Tuesday, November 27, 2007

Greek leadership receives Albanian President Topi

Albanian President Bamir Topi, currently in Athens on a three-day official visit, was received on Monday by Greek President Karolos Papoulias, followed by a meeting with Prime Minister Costas Karamanlis. Talks between Papoulias and Topi covered the gamut of Greek-Albanian relations and regional issues, such as Kosovo, the FYROM 'name issue', Turkey's EU course and the Cyprus problem.

Papoulias stressed that talks between them had confirmed the strategic importance of Greek-Albanian relations and ascertained that these were at a high level. He underlined Athens' steadfast support for Albania's European and Euro-Atlantic prospects, saying this would contribute to the stability of the western Balkans. He also praised Albania's progress toward this goal and expressed hope that Tirana would be able to meet all the criteria for joining Euro-Atlantic structures.

Papoulias highlighted the fact that Greece was the top investor in Albania and the country's second-largest trade partner, adding that he was closely monitoring the progress of the country's ethnic Greek population in order to work together with Albanian authorities on any problems that might arise.

He also pointed to the presence of hundreds of thousands of Albanian guest workers in Greece that were helping the neighbouring country's economic growth and fuelling the Albanian economy with the money they send back home.

In statements after his meeting with Papoulias, the Albanian president thanked him for the positive part he had played in the development of Greek-Albanian relations and in the gradual improvement of the standing and the legalisation of Albanian migrants living in Greece through a series of presidential decrees, in addition to an agreement for improving the education of Albanian children in their native tongue.

Topi also referred to regional affairs, saying that independence for Kosovo would contribute to a final peace settlement for the region and would be a valuable contribution to peace. "Kosovo, Albania and Serbia all saw their future within the European family," he added.

Finally, he said that he had invited Papoulias to visit Albania, and that the Greek president had promised to carry out the trip very soon.

Caption: Greek Prime Minister Costas Karamanlis (L) shakes hands with visiting Albanian President Bamir Topi outside the Maximos Mansion government house in Athens on Monday, Nov. 26, 2007 / G. ANTONIOU.

1 comment:

Anonymous said...

ATHENS, Greece (AP) - Albania's president said Monday that an independent Kosovo would contribute to peace and stability in the Balkans and Europe.
During a visit to neighboring Greece, President Bamir Topi said he had discussed Balkan issues, including the status of Kosovo, with President Karolos Papoulias.
Topi said afterward that granting Kosovo independence «would bea valuable contribution toward the final peace in the region.

Kosovo has been administered by the United Nations since a NATO-led bombardment in 1999 halted a Serb crackdown in the southern province, which is 90 percent ethnic Albanian.

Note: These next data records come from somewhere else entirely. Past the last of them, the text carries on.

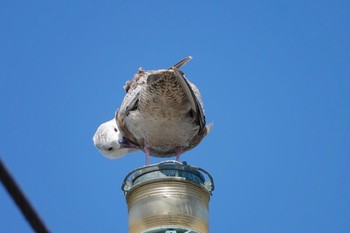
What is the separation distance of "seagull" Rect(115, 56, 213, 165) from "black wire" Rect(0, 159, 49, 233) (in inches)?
253

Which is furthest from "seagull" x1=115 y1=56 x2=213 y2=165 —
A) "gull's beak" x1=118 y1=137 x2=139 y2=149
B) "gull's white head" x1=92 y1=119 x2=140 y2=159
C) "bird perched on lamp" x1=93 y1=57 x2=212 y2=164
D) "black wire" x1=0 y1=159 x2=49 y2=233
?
"black wire" x1=0 y1=159 x2=49 y2=233

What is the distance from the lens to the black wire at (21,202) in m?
1.04

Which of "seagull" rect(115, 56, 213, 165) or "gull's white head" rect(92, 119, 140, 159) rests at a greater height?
"gull's white head" rect(92, 119, 140, 159)

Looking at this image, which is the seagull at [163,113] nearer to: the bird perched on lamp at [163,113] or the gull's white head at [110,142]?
the bird perched on lamp at [163,113]

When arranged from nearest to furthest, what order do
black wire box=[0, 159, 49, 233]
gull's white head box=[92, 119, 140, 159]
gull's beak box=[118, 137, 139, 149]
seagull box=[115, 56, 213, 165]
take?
black wire box=[0, 159, 49, 233], seagull box=[115, 56, 213, 165], gull's beak box=[118, 137, 139, 149], gull's white head box=[92, 119, 140, 159]

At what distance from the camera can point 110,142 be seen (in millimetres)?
10656

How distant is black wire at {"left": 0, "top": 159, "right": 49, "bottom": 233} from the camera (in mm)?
1043

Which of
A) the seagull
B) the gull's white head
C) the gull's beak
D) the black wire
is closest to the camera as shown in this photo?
the black wire

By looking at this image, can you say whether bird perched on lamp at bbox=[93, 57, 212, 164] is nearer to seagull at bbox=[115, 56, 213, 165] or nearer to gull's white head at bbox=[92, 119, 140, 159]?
seagull at bbox=[115, 56, 213, 165]

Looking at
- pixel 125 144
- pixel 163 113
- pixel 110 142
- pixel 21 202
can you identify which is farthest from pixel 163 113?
pixel 21 202

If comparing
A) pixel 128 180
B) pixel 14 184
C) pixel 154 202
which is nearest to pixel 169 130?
pixel 128 180

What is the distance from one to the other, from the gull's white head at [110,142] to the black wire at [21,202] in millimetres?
9033

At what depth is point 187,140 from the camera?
27.8 feet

On Monday in Austria, international envoys were making a final effort to get Kosovo and Belgarde to agree on the province's future status.
Topi said the future of the western Balkans lies firmly in Europe.
«I believe, and I am convinced, that the region of Kosovo and Albania, but also Serbia, see their future in the European family,» Topi said.

The two presidents, who have little real power, strove to patch up relations strained two years ago when Papoulias cut short a visit to Albania after protesters gathered outside his hotel. Relations between Greece and Albania have been strained periodically since the 1990 fall of communism in the tiny Balkan country because of perceptions of racism and xenophobia in Greece, and over the status and treatment of hundreds of thousands of Albanian immigrants. On Monday Papoulias, who was Greece's foreign minister in the late 1980s and mid-1990s reiterated Greece's support for the «European and Euro-Atlantic perspective of Albania,» which aims to join NATO and the EU. Up to 1 million Albanians live in Greece, many of them without proper immigration status, while Greece is the biggest single investor in Albania.